» Data segment:
********
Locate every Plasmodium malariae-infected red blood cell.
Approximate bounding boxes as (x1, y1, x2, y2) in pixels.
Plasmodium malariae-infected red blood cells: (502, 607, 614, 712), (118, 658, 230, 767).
********
» Exercise instructions:
Scan the material above for the word "malariae". Copy each line where it occurs.

» Output for this task:
Locate every Plasmodium malariae-infected red blood cell.
Plasmodium malariae-infected red blood cells: (502, 607, 614, 712), (118, 658, 230, 767).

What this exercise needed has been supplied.